» WHAT YOU ARE ASKED TO DO: Every line from the one containing "ソーラーLED照明 街路灯 外灯" to the one containing "Cara Simpan Video YouTube" in the records below, both included, must be set down exactly, and no other line.

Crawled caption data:
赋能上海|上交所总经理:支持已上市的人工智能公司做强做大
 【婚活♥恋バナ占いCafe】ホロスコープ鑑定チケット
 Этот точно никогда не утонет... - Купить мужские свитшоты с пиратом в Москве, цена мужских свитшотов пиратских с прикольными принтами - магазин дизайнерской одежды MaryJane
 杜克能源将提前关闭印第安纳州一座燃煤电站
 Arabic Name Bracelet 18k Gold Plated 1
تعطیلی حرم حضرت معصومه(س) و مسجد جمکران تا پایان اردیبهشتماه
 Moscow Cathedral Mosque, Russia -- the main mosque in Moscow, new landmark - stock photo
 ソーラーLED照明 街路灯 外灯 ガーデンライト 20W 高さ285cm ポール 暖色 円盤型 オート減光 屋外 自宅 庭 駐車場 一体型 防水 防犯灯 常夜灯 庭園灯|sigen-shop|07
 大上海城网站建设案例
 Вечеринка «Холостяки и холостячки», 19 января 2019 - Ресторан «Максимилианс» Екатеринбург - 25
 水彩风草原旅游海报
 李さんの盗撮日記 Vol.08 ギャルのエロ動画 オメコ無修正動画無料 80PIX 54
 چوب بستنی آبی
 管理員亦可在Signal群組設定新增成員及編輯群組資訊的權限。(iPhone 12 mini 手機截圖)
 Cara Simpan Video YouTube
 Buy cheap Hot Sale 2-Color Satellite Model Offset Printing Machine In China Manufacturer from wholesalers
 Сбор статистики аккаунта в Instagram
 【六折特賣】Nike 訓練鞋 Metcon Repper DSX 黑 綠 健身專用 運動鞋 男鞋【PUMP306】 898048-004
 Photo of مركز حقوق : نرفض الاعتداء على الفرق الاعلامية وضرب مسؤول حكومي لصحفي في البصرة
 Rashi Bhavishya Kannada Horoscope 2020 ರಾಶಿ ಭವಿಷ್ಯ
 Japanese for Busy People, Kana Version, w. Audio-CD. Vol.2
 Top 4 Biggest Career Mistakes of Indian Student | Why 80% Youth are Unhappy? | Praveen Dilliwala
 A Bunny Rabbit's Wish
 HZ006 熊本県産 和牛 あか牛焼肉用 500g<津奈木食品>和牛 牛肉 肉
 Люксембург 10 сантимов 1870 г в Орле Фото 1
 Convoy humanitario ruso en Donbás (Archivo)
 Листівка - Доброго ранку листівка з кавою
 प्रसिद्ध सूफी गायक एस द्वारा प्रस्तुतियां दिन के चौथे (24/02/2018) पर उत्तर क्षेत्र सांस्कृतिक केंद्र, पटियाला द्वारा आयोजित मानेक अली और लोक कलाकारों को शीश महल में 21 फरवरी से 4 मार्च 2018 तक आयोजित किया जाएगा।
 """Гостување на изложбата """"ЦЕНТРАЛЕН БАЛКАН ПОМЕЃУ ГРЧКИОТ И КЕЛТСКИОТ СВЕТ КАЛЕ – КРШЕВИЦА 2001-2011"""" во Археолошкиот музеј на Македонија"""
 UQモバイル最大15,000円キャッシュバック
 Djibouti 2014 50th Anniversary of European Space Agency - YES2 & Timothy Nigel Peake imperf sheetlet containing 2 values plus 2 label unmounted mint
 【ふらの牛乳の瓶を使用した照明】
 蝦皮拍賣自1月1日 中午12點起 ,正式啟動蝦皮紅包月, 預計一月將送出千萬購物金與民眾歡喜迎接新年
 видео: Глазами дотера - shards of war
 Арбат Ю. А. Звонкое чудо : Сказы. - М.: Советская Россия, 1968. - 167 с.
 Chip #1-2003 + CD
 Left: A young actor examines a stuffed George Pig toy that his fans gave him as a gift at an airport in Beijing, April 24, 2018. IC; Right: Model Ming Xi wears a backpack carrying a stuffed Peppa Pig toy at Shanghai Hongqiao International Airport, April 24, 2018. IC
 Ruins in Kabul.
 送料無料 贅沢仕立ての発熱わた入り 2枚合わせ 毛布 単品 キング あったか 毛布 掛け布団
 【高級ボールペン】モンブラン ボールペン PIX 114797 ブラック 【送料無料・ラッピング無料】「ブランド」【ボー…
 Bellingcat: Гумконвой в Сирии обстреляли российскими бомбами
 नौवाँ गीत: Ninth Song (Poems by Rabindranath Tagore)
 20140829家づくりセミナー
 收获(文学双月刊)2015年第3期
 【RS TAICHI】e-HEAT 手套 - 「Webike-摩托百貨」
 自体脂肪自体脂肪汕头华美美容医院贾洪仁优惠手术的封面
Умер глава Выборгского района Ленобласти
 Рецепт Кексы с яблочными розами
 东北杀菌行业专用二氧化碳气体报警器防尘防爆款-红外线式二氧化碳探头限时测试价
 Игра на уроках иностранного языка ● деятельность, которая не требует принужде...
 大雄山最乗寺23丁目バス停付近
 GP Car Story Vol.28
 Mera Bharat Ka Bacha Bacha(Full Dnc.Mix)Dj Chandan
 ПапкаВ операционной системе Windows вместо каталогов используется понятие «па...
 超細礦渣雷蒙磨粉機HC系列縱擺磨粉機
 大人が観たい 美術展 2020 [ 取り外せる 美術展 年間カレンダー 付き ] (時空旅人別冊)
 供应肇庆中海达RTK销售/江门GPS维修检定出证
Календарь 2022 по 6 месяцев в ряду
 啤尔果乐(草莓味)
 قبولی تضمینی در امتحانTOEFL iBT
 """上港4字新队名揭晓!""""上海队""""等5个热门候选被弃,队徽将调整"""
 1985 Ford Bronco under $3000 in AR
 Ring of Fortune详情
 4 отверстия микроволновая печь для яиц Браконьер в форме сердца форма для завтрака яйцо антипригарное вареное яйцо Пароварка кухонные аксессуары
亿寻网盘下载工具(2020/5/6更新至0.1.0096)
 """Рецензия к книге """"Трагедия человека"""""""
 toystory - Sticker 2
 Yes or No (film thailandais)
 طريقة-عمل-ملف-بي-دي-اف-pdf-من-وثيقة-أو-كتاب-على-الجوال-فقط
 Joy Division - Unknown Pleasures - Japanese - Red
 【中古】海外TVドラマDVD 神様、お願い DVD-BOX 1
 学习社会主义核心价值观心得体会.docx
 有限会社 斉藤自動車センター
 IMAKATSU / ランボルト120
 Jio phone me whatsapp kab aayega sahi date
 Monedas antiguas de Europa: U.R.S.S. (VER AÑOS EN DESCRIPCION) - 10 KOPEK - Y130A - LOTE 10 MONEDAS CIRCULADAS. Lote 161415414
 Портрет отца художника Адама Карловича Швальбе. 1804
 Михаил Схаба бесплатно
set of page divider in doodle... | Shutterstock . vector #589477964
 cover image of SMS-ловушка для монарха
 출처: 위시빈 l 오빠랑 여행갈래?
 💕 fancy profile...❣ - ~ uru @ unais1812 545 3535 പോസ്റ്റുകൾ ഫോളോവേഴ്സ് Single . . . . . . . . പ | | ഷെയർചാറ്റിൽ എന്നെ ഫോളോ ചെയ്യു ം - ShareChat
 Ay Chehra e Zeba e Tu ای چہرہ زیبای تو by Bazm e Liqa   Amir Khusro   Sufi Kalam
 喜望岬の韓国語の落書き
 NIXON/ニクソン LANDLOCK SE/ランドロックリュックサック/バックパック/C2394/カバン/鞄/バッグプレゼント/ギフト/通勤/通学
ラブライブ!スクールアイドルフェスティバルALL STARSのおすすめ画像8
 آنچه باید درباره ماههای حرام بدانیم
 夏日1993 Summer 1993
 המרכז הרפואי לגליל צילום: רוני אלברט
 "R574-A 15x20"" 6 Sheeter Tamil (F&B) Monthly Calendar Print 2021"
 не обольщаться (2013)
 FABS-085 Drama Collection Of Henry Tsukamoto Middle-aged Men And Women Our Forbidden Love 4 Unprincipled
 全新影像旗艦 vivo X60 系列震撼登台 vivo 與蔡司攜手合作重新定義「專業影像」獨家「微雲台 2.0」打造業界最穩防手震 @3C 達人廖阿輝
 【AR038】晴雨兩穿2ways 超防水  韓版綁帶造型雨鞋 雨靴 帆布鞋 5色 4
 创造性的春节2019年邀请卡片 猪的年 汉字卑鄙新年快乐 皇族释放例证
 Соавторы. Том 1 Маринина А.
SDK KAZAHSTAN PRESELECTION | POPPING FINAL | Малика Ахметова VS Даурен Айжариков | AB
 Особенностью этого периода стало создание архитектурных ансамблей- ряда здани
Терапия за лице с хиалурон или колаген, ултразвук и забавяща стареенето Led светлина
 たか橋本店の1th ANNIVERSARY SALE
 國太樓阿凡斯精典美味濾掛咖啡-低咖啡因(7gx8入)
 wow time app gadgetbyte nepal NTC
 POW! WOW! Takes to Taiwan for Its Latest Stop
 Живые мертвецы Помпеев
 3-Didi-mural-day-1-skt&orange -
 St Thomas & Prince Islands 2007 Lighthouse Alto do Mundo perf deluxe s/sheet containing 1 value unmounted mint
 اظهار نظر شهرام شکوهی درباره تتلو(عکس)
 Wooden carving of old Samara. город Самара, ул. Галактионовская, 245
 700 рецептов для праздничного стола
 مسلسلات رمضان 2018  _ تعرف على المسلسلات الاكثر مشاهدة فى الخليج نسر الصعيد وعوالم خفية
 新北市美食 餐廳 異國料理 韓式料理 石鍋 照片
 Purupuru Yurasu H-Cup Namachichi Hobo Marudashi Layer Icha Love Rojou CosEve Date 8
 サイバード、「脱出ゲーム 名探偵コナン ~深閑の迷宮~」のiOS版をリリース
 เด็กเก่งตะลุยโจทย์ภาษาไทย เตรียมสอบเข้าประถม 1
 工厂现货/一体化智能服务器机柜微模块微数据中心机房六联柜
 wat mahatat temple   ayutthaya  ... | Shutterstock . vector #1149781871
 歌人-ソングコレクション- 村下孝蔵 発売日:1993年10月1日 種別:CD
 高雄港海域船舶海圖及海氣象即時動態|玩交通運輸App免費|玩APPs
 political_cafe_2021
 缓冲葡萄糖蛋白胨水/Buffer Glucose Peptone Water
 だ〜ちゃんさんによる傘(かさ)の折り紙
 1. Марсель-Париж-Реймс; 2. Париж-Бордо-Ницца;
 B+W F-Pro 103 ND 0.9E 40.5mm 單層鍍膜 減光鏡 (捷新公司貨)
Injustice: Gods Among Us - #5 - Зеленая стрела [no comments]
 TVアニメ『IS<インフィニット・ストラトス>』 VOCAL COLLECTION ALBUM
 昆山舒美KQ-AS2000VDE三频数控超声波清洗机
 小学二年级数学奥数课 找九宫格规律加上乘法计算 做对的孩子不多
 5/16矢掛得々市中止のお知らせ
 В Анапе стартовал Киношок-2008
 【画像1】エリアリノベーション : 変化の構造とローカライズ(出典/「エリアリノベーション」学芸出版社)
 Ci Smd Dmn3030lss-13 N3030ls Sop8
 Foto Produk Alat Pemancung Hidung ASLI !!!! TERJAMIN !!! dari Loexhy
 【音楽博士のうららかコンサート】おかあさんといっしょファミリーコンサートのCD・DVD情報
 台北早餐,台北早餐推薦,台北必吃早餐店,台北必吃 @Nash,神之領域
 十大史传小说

» ANSWER SPACE:
 ソーラーLED照明 街路灯 外灯 ガーデンライト 20W 高さ285cm ポール 暖色 円盤型 オート減光 屋外 自宅 庭 駐車場 一体型 防水 防犯灯 常夜灯 庭園灯|sigen-shop|07
 大上海城网站建设案例
 Вечеринка «Холостяки и холостячки», 19 января 2019 - Ресторан «Максимилианс» Екатеринбург - 25
 水彩风草原旅游海报
 李さんの盗撮日記 Vol.08 ギャルのエロ動画 オメコ無修正動画無料 80PIX 54
 چوب بستنی آبی
 管理員亦可在Signal群組設定新增成員及編輯群組資訊的權限。(iPhone 12 mini 手機截圖)
 Cara Simpan Video YouTube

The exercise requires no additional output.